TuitionGoWhere Practice Paper (AI)

Subject: Chemistry H1 (8873) Level: A-Level Paper: Practice Paper – Version 3 Duration: 2 hours Total Marks: 80

Name: _________________________ Class: _________________________ Date: _________________________

Instructions to Candidates

This paper consists of three sections: Section A, Section B, and Section C.
Answer all questions in Section A and Section B.
Section C consists of two questions. Answer one question only.
Write your answers in the spaces provided.
Show all working clearly for calculation questions. Marks are awarded for method.
You may use a calculator. A Data Booklet is provided.
The number of marks is given in brackets [ ] at the end of each question or part question.

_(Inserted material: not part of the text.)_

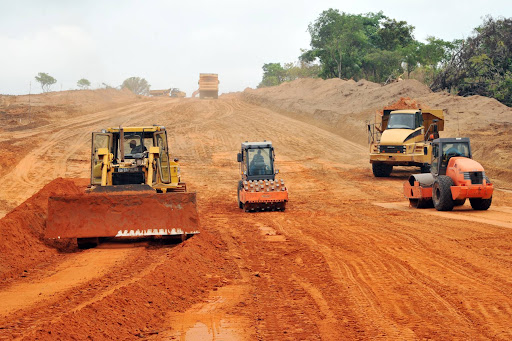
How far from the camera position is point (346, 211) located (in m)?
18.1

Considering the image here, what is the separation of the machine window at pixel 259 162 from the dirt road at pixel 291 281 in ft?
4.78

Section A: Multiple Choice (15 marks)

Answer all questions in this section. Circle the letter corresponding to the correct answer.

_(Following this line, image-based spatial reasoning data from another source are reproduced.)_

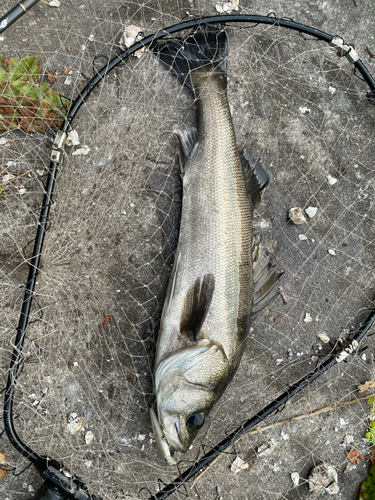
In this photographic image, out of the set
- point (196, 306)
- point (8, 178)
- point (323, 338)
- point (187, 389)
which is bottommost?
point (187, 389)

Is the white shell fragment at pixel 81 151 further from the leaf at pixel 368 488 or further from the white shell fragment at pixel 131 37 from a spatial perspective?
the leaf at pixel 368 488

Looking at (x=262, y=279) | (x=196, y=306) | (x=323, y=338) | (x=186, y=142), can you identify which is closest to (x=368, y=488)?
(x=323, y=338)

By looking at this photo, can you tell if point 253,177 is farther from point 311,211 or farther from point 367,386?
point 367,386

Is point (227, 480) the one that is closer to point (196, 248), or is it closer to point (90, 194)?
point (196, 248)

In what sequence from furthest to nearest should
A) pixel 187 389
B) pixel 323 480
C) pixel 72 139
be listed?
pixel 323 480 → pixel 72 139 → pixel 187 389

1. Which of the following statements best describes a Brønsted-Lowry base?

A. A substance that donates a proton. B. A substance that accepts a proton. C. A substance that produces OH⁻ ions in water. D. A substance that accepts an electron pair.

[1]

2. The pH of 0.10 mol dm⁻³ hydrochloric acid is 1.0. What is the pH of 0.10 mol dm⁻³ ethanoic acid?

A. 1.0 B. Between 1.0 and 7.0 C. Exactly 7.0 D. Greater than 7.0

[1]

3. Which pair of substances forms an acidic buffer solution when mixed in appropriate amounts?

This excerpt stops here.